Cloud Spotting
Earlier this week we had Blue Monday and the MET Office warned of thundersnow as temperatures plummeted. I decided to risk it and venture outside to see Bridget Riley’s new commission at the National Gallery.
Messengers opened on 17 January in the Gallery’s Annenberg Court. Riley, now 87, has painted large coloured discs using acrylics directly onto the plaster wall covering an area 10x40m. I arrive just after 10am via the gallery level and so get a great unobstructed view of the piece. Riley wants us to feel alive whilst looking at this work, to see the shape and colours of the discs change depending on where we stand and for how long we look at it. The discs really do change and I am immediately reminded of a very different work that also plays with the idea of colour and afterimages; Olafur Eliasson's Your Double-Lighthouse Projection currently on display at Tate Modern.
Here though, the beauty of the repeated pattern of the discs in muted purple, taupe and green is both calming and reassuring.
The title, Messengers, comes from a phrase John Constable used when referring to clouds in the sky, and so I decide to go cloud spotting in the gallery. Constable has inspired Riley who in turn has inspired me to take a fresh look at some very familiar works. I start with the man himself, Constable and The Hay Wain painted in 1821.
Willy Lott’s Suffolk cottage is framed by heavy rain-filled clouds. They demonstrate Constable's skill at painting realistic and meteorologically correct clouds. I look across to see Turner’s Rain, Steam, and Speed - The Great Western Railway painted nearly a quarter of a century later and am struck by the abstract quality of his impastoed sky.
Monet’s impressionist fleeting clouds at Trouville have also been created with brushstrokes laden heavy with paint.
I know they contain real sand as he painted the scene on the actual beach depicted and analysis carried out by conservators reveal sand particles within the paint layers. Nearby Cezanne’s eleven bathers are far too preoccupied to notice the beautiful heavy bulbous clouds above them.
Onto Venice and Canaletto’s calm fluffy clouds wistfully move across the lagoon. Titian worked in Venice, taking full advantage of all the precious materials traded there from the east including ultramarine extracted from lapis lazuli.
The sky for Bacchus and Ariadne is an intense vivid blue commanding nearly half the canvas. It makes a great contrast to the scene and the clouds Titian painted. Velazquez’s spiritual sky, by comparison, frames the Madonna in more muted, contemplative tones.
I finish with Duccio’s early Renaissance religious panels where the sky is represented with valuable and reflective gold rather than painted as an earthly sky with clouds.
As I leave the National Gallery I am greeted with a beautiful cloudless blue sky and Nelson, struck with an aeroplane flight path trail which looks dramatic but also reminds me of the term ‘messenger’ where my journey began.

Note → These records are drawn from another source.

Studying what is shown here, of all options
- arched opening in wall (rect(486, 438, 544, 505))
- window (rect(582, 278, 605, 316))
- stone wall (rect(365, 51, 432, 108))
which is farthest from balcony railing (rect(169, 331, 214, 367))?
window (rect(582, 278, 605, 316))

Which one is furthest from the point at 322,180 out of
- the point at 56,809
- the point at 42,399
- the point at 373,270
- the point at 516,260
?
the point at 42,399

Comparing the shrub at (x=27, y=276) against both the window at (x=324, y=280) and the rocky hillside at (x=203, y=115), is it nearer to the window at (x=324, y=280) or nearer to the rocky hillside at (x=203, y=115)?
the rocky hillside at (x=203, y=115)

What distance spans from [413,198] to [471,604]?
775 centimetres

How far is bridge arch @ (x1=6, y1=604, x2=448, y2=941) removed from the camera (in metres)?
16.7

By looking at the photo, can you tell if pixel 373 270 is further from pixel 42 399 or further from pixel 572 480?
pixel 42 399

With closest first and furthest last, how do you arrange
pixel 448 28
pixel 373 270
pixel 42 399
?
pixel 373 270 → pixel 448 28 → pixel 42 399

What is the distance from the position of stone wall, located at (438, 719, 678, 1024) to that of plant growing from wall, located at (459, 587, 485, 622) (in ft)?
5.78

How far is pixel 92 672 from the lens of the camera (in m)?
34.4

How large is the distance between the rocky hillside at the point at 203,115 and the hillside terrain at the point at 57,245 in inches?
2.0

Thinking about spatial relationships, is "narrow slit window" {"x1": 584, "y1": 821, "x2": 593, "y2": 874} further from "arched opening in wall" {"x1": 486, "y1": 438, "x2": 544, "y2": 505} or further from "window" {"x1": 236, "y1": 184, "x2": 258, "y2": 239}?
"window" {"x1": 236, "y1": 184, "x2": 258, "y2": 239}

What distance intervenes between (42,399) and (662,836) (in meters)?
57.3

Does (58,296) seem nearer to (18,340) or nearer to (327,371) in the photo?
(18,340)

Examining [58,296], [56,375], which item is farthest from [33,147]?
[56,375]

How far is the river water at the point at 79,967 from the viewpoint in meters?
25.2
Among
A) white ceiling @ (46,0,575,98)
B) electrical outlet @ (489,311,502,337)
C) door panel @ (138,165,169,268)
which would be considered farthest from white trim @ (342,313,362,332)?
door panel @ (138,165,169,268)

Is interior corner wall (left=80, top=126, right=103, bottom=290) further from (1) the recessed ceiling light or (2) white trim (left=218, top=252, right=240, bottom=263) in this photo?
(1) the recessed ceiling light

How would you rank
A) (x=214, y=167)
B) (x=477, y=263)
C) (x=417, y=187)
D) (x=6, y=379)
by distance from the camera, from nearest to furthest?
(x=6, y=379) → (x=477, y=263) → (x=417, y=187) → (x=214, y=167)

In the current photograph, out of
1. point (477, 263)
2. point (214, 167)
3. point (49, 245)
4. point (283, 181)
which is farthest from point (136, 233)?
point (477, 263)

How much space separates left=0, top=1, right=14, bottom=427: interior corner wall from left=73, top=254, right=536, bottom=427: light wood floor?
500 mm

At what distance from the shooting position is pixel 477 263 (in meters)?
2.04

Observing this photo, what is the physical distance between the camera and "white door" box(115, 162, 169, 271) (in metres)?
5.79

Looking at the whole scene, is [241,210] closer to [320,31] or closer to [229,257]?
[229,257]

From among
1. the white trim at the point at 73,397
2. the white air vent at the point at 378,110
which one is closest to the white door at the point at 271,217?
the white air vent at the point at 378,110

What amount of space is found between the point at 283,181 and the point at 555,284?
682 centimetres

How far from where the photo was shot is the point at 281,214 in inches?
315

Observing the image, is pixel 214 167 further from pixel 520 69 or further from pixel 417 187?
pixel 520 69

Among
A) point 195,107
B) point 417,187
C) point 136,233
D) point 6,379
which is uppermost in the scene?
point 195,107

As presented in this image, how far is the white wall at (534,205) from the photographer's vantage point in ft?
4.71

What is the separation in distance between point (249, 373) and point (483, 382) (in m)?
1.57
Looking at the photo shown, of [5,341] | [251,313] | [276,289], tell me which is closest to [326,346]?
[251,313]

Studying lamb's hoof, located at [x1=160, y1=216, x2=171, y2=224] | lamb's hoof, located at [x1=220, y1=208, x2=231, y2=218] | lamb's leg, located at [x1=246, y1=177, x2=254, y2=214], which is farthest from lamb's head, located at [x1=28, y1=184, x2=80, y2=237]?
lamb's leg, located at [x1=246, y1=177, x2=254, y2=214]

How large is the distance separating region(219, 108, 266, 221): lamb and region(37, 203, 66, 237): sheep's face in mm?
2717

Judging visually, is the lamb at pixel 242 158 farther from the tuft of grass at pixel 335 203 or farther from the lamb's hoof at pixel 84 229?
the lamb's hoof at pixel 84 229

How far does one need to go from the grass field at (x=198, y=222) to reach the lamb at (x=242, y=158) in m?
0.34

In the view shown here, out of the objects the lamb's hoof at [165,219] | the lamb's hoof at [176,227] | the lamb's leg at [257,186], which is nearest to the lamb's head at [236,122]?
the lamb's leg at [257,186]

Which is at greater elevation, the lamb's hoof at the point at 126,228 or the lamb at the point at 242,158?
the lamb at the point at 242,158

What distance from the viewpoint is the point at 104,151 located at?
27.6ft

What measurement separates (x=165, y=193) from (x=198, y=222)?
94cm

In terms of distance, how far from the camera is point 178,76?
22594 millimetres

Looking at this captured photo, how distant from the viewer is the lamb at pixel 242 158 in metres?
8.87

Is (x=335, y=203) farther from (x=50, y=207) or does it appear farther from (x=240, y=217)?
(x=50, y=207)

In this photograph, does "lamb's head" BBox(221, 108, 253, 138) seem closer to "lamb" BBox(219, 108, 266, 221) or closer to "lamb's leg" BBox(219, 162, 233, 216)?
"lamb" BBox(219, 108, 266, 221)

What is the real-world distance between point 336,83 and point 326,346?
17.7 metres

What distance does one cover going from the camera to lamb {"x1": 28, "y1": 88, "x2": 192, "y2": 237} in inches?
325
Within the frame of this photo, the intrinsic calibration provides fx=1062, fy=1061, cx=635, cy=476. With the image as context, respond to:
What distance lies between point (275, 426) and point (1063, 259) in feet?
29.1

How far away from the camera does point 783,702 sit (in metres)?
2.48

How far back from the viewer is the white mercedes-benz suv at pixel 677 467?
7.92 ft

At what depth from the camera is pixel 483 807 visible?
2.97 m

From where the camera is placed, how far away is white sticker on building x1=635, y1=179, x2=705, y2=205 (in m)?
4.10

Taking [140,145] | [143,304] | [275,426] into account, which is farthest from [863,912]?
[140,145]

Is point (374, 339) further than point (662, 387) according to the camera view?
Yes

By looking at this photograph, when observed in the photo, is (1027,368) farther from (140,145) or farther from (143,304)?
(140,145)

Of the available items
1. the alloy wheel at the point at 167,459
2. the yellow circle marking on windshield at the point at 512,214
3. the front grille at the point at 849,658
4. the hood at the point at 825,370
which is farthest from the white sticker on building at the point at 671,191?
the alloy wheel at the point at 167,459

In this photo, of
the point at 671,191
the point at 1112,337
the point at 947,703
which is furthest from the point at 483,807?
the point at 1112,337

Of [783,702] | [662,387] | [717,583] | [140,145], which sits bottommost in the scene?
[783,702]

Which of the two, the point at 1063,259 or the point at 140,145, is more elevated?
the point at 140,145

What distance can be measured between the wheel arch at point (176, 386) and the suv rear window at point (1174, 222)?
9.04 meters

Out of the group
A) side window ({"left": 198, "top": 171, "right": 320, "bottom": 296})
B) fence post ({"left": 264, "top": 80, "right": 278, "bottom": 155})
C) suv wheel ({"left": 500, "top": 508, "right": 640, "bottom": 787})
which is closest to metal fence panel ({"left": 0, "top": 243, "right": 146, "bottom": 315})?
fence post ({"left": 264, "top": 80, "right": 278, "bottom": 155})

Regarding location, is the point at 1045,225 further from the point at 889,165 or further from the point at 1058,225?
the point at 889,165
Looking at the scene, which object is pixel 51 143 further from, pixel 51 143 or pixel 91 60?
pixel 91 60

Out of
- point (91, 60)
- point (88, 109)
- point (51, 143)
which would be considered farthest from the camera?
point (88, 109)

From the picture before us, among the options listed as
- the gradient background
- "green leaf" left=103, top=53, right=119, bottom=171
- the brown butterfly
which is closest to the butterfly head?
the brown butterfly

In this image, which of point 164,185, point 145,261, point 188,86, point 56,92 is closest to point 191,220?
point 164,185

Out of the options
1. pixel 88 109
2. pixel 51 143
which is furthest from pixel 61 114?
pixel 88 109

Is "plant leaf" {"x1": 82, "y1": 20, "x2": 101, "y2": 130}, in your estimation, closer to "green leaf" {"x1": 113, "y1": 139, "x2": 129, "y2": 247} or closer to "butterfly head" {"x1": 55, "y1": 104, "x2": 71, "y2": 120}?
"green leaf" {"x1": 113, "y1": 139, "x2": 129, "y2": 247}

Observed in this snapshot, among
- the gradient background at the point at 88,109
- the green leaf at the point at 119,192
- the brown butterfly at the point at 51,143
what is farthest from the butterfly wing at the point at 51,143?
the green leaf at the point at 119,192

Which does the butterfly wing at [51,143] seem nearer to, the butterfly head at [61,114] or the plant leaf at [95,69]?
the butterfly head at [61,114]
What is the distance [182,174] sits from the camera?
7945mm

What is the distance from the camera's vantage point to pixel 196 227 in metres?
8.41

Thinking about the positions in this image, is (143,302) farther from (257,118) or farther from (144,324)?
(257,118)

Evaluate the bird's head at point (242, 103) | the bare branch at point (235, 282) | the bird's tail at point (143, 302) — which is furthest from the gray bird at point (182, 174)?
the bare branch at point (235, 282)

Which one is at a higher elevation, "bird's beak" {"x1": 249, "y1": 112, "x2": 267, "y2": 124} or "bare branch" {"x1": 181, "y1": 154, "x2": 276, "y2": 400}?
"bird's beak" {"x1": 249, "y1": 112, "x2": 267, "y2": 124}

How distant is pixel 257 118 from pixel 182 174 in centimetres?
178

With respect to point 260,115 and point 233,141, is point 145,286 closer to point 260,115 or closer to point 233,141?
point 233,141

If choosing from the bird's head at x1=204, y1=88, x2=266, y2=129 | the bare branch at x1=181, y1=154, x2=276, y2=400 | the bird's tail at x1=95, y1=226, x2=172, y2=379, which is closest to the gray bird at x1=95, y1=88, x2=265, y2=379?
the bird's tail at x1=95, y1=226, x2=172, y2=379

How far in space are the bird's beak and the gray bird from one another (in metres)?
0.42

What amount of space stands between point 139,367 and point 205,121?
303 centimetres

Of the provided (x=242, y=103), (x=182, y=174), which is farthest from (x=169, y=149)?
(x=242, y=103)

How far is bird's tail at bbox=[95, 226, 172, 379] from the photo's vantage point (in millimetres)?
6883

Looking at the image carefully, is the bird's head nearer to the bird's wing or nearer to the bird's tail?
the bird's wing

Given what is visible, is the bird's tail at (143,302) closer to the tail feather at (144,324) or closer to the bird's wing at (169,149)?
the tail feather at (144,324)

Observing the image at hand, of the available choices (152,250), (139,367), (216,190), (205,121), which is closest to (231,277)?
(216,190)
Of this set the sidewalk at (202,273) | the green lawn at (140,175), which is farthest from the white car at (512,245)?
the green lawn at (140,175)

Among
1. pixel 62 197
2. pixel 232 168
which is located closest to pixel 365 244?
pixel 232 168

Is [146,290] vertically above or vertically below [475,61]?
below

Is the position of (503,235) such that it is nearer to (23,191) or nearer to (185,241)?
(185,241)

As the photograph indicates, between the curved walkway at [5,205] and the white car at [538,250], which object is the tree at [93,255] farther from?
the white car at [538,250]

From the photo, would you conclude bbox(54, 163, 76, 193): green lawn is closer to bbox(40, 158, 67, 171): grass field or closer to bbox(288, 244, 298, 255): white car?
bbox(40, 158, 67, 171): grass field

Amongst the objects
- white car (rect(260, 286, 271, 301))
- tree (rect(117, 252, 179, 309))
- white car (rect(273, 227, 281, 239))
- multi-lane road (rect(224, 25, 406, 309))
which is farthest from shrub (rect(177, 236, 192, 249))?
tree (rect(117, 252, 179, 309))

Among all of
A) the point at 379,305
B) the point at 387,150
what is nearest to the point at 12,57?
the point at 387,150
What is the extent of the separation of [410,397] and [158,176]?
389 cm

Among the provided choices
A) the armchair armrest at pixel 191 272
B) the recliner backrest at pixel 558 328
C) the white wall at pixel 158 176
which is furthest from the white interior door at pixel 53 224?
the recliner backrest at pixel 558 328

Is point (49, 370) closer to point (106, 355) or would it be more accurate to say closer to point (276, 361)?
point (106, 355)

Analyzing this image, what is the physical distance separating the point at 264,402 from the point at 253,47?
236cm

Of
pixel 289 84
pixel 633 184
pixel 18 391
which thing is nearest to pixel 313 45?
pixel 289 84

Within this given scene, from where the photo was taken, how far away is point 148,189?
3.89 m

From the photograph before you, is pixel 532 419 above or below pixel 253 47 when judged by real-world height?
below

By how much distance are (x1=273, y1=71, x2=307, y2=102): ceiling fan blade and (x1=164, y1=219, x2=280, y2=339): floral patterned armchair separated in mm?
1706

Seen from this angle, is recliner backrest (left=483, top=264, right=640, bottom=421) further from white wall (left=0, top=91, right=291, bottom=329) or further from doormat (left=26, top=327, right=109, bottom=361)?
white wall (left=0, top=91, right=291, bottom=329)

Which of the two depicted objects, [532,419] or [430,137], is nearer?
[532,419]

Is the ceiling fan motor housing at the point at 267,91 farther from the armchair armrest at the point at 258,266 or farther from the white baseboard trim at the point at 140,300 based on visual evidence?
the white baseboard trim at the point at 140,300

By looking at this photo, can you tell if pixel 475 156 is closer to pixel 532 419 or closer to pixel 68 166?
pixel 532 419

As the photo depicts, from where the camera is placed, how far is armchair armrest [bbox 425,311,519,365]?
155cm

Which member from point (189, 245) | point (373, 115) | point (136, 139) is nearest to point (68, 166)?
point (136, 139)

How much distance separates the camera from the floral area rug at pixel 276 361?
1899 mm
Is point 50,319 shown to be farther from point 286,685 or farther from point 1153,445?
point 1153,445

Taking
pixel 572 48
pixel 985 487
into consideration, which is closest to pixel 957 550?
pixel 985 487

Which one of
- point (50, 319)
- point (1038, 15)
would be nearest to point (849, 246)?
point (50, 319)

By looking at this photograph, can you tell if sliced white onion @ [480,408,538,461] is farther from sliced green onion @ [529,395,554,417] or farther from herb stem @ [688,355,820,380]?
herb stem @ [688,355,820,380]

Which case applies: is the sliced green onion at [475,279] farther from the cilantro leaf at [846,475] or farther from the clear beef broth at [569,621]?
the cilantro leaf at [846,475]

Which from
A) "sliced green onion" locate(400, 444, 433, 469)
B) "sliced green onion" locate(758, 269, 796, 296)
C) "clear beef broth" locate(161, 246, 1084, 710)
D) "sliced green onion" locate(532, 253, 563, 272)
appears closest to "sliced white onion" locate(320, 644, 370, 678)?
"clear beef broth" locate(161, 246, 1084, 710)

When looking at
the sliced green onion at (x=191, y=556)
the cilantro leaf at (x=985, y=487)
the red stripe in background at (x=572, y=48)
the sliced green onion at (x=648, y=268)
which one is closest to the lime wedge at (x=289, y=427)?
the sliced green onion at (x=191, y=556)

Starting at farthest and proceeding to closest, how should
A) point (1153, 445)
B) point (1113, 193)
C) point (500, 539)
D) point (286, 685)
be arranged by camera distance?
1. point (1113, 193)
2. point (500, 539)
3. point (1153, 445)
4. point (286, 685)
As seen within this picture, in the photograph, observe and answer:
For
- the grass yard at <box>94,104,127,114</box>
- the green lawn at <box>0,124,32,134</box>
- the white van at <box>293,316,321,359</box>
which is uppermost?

As messengers, clouds might be seen to signify the changing tides of time. They are often part of the backdrop of a scene, often perhaps not SEEN. I try and recall other important or impressive clouds from the history of art. It’s an eclectic mix - Chronologically: Gainsborough, Hokusai, Whistler, Van Gogh, Magritte, Nash but there are also real clouds that form part of more modern works: Kapoor’s Sky Mirrors and Turrell’s Skyscapes for example. This seems far from comprehensive so, for now, my cloud hunt will continue.